- Required work:
Update the records below by changing every "camera" to "lens" and leaving all other text as it is. Omit the pictures from your answer.

- Material shown:
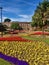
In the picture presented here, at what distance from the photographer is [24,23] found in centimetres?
8462

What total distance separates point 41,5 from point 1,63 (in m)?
45.2

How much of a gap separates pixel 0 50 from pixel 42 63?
529 cm

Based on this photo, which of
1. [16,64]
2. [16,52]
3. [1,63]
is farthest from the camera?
[16,52]

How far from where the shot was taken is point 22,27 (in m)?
80.4

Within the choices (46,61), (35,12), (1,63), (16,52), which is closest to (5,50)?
(16,52)

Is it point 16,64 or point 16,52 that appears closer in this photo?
point 16,64

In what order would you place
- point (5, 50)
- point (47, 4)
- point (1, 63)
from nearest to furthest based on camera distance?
point (1, 63) < point (5, 50) < point (47, 4)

- Response to the exercise:
In the picture presented here, at what distance from the photographer is [24,23] found in centimetres?
8462

What total distance separates point 41,5 from point 1,63 (in m)?
45.2

How much of a gap separates pixel 0 50 from pixel 42 63?
529 cm

Based on this photo, which of
1. [16,64]
2. [16,52]
3. [1,63]
is farthest from the lens?
[16,52]

How far from where the shot was taken is point 22,27 (in m)?
80.4

Within the choices (46,61), (35,12), (1,63), (16,52), which is closest to (5,50)?
(16,52)

Is it point 16,64 or point 16,52 that appears closer in this photo?
point 16,64

In what order would you place
- point (5, 50)
- point (47, 4)
- point (1, 63)
from nearest to furthest based on lens distance?
point (1, 63) < point (5, 50) < point (47, 4)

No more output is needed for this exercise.